November 28, 2022, Editorial of the Workplace Newsletters of the Etincelle fraction of the NPA, Translated from French
The World Cup has had a turbulent start, not only because of the defeat of the Argentinian national team against Saudi Arabia, or the injury of the “golden ball” winner, Karim Benzema, but also because of the conditions: bribery, ecological insanity, human rights scandals, and more. There is no doubt that this World Cup 2022 is already one of the most contested in the history of soccer. And politics has been a major part of the tournament, with symbols, hopes, but also political cover-ups and hypocrisy — including that of French President Macron, who is planning to go to Doha even after saying that sports should not be “politicized.”
Nearly out of bounds
The first week of the competition has been one of increasing symbolic postures. The English team kneeled “against inequality and racism.” Iranian players refused to sing their national anthem, while some Iranian fans showed support of the Iranian protests occurring since the death of Mahsa Amini, and the fierce repression that has already claimed more than 400 Iranian victims. The German team held their hands over their mouths to protest FIFA’s prohibition of wearing rainbow armbands, to stand with the LGBTQ community.

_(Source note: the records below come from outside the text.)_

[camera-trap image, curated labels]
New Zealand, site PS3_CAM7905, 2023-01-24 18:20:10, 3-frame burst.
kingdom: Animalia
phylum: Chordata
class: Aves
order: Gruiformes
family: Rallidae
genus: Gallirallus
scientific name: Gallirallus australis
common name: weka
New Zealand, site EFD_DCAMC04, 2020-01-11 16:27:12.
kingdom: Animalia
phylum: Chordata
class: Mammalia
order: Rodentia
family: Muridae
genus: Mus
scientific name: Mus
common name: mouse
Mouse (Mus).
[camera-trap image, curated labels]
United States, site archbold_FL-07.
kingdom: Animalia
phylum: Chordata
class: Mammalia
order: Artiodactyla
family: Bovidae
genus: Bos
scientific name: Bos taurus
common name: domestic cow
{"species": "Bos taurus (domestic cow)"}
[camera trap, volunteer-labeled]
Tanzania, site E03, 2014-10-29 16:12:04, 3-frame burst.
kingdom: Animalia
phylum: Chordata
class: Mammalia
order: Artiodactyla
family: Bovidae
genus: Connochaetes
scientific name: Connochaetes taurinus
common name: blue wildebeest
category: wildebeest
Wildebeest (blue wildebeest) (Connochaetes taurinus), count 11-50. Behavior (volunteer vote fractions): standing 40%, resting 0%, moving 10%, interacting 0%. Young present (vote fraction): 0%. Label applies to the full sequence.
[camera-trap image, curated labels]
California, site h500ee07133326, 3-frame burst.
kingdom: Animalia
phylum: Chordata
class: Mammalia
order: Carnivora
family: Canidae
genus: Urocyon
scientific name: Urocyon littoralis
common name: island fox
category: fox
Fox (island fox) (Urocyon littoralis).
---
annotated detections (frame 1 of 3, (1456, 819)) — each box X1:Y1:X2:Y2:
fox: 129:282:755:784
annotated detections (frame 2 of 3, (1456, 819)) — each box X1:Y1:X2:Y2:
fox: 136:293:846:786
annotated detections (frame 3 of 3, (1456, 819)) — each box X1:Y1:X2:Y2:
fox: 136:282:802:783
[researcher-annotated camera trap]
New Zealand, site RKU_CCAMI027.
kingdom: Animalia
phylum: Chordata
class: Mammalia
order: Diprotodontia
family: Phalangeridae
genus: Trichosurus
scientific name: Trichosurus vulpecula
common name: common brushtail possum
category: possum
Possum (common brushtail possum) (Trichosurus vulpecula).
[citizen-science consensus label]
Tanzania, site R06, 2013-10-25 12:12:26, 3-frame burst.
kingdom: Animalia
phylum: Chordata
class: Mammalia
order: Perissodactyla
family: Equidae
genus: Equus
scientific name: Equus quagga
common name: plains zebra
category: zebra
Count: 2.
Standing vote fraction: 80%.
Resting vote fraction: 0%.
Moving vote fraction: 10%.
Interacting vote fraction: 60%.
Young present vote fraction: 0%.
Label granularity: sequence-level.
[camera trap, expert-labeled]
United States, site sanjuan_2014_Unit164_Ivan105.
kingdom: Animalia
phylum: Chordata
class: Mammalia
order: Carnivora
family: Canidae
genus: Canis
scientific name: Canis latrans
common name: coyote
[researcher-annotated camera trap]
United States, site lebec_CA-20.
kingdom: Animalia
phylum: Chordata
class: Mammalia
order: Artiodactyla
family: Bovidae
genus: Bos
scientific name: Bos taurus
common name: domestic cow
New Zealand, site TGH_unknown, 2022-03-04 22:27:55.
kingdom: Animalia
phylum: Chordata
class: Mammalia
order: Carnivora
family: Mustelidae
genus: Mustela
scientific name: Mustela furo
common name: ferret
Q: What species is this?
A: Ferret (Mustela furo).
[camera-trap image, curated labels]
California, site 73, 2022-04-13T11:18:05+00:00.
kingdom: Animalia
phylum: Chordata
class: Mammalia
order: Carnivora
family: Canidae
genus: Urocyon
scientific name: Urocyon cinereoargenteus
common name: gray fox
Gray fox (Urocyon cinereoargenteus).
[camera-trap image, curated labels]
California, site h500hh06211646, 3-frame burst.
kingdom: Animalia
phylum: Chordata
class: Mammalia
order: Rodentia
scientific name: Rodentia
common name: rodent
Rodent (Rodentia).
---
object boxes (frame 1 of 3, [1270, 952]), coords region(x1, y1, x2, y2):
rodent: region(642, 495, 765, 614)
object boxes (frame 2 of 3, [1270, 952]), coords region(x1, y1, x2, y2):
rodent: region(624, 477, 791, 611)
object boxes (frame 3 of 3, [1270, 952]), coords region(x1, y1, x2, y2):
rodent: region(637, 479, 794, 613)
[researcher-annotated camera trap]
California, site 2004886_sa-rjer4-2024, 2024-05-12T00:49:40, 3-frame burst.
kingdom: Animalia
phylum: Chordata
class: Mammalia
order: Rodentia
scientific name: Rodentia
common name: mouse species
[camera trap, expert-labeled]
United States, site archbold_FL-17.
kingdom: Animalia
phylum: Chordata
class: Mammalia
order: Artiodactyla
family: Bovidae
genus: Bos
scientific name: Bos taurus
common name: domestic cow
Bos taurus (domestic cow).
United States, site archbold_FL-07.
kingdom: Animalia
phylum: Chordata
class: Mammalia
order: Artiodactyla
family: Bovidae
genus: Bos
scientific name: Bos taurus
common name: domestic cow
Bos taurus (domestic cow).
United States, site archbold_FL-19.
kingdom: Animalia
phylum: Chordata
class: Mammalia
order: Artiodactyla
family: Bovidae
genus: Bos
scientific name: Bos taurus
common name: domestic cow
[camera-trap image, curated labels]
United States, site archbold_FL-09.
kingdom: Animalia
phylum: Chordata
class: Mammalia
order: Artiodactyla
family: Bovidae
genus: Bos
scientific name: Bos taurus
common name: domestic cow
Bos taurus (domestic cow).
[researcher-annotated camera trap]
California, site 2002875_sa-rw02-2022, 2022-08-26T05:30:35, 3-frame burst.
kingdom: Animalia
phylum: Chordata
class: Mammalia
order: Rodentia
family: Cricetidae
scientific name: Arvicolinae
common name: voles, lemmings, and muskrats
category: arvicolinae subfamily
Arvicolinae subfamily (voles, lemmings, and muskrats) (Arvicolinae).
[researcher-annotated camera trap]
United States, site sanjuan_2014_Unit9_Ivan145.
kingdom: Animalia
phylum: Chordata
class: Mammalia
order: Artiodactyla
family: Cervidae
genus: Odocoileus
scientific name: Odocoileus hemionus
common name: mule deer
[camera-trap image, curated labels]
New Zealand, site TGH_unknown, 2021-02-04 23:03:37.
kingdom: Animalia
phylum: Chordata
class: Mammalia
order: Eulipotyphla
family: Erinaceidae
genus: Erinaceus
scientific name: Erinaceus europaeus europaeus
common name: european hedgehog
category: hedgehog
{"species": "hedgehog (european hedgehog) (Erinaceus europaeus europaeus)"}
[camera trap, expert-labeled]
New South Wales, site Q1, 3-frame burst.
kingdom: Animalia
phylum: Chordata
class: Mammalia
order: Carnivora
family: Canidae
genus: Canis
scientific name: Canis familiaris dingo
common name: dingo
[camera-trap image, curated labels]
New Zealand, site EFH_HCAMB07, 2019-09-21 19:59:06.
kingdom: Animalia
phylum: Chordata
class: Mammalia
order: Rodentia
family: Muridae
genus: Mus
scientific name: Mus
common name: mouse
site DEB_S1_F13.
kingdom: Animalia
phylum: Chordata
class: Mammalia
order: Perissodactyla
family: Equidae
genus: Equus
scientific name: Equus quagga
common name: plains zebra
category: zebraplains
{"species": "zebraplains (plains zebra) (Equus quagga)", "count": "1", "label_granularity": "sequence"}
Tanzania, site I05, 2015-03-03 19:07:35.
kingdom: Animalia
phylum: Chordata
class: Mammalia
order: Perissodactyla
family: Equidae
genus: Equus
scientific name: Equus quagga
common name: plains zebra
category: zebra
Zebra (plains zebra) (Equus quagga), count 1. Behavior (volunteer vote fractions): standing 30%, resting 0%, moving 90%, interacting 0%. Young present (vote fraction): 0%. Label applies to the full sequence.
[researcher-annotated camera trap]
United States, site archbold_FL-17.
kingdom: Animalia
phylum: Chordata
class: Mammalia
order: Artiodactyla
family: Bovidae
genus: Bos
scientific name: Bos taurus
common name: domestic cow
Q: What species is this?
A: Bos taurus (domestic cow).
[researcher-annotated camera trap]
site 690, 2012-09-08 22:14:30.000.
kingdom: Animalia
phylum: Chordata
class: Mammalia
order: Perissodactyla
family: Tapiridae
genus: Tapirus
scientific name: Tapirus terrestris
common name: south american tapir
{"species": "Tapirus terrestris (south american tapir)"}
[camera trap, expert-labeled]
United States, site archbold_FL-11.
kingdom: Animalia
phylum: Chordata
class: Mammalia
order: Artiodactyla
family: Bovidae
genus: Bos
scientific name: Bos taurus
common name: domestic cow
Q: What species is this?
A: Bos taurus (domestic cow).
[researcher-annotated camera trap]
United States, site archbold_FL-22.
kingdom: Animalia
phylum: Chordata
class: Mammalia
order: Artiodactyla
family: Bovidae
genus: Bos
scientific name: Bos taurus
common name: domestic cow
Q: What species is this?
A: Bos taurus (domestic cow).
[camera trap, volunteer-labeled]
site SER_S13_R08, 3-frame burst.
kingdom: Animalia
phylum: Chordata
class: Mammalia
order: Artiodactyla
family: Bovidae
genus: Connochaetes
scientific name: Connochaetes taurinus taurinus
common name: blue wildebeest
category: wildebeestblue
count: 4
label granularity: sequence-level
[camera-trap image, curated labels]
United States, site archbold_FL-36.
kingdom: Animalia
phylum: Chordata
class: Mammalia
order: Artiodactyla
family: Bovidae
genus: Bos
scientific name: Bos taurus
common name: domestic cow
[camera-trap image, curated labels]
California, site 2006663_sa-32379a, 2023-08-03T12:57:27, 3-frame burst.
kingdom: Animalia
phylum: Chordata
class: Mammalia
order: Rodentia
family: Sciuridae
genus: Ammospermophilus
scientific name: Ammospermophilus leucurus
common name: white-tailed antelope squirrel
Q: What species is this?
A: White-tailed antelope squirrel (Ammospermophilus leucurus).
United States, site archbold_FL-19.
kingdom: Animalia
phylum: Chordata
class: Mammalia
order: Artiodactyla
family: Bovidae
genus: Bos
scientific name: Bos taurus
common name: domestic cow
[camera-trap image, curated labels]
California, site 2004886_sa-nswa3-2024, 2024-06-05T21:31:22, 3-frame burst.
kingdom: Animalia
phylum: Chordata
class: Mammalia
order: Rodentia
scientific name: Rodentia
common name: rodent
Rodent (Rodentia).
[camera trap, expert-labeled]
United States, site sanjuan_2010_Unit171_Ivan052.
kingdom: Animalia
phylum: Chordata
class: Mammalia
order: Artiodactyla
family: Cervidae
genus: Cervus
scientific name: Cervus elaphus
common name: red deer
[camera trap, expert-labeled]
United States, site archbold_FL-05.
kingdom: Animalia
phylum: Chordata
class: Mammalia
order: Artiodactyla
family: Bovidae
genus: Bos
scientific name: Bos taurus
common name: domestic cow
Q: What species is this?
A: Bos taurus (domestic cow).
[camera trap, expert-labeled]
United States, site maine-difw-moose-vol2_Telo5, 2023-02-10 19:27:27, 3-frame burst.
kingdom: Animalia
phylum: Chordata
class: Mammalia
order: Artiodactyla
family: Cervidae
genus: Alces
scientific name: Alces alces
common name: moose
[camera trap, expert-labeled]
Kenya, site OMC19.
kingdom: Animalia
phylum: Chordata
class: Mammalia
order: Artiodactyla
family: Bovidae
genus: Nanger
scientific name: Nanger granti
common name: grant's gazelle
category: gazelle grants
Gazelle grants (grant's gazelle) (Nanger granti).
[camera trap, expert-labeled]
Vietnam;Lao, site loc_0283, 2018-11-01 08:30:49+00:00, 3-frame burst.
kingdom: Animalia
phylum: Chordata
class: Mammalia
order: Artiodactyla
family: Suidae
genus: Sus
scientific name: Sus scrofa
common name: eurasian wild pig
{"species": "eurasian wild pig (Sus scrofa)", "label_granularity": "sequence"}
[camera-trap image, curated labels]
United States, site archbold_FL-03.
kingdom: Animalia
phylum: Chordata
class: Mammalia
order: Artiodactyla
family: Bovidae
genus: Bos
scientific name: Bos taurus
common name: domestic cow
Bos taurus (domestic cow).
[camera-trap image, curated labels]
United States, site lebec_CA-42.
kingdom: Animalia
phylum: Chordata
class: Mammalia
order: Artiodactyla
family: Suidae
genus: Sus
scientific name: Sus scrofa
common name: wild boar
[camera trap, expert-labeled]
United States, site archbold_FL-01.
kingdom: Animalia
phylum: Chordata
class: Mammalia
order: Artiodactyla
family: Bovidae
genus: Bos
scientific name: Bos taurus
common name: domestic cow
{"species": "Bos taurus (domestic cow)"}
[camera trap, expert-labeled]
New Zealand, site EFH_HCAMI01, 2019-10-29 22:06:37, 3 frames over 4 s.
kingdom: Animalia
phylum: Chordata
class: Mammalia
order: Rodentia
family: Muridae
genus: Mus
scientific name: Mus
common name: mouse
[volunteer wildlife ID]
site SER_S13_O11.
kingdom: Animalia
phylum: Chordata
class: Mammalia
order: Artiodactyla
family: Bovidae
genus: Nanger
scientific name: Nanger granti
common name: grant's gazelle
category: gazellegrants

FIFA claimed the armbands would be a great affront to Qatar, the host country, which criminalizes homosexuality. This political symbolism is obviously limited while somewhat courageous, but has made headlines around the world. And the French Minister of Sports, Amélie Oudéa-Castéra, urged the French players, who have complied with FIFA’s demand to not make political waves, to take advantage of their “spaces of freedom” in order to display “French values.” We would like to know which values she is speaking of?! Is she defending Nepalese, Bangladeshi and Filipino workers who died on the construction sites of Eiffage, Bouygues or Vinci, French construction companies contracted in Qatar? On this point, French President Macron has kept displaying his support for the Qatari petro-monarchy, claiming that “concrete changes” are taking place.
Hypocrisy and a cup of corruption
Obviously, in this capitalist world, soccer is very political, bringing together considerable economic and financial interests. This tournament will cost 212 billion euros (223 billion U.S. dollars), 95 more than the 1998 games that took place in France. The first aspect of the game, for which Qatar showed great talent, was the competitive shenanigans to host the event. There is talk of an infamous dinner at the end of 2010 during which the Emir of Qatar, the former French President Sarkozy, the French football administrator Michel Platini, and some others swapped France’s support, an arms contract, the sale of the TV rights at the championship, and the purchase of Paris Saint-Germain F.C. (French soccer club)! That made for a tasty dish, what with French gastronomy and the Emirati business sense. Washed down with Gianni Infantino’s sponsorship, president of FIFA and a Qatari resident to boot: what a perfect pairing for the dish! You would think we were in the movie The Godfather!
Money rules in the kingdom of the soccer ball
This whole business stinks of money. For France, almost all the big companies have interests in Qatar — Total Gas of course, and then Dassault aeronautics, and Bouygues engineering, too, so of course the environment and human rights are barely a memory.
Qatar is on trial, and its advocates, such as French soccer manager Zinédine Zidane (even after all he’s done for France) are well entangled in the controversy. It is difficult, however, to pass off the death of thousands of our fellow workers on the construction sites of the stadiums as a simple “controversy.” For 64 matches, 6,500 dead: this is indeed a crime, representative of the way Qatar (no more, but no less than other states) treats workers, primarily migrants and expatriates, who have come to build these stadiums in order to help their families survive, in exchange for wages of no more than 300 euros a month.
Thus, with money at the heart of the capitalist system, the World Cup can’t just be a great international celebration around a sport played on all continents by the poor and the workers. One day the World Cup will take place with capitalism gone for good, but this time once again, it’s a red card to all those who pull the strings!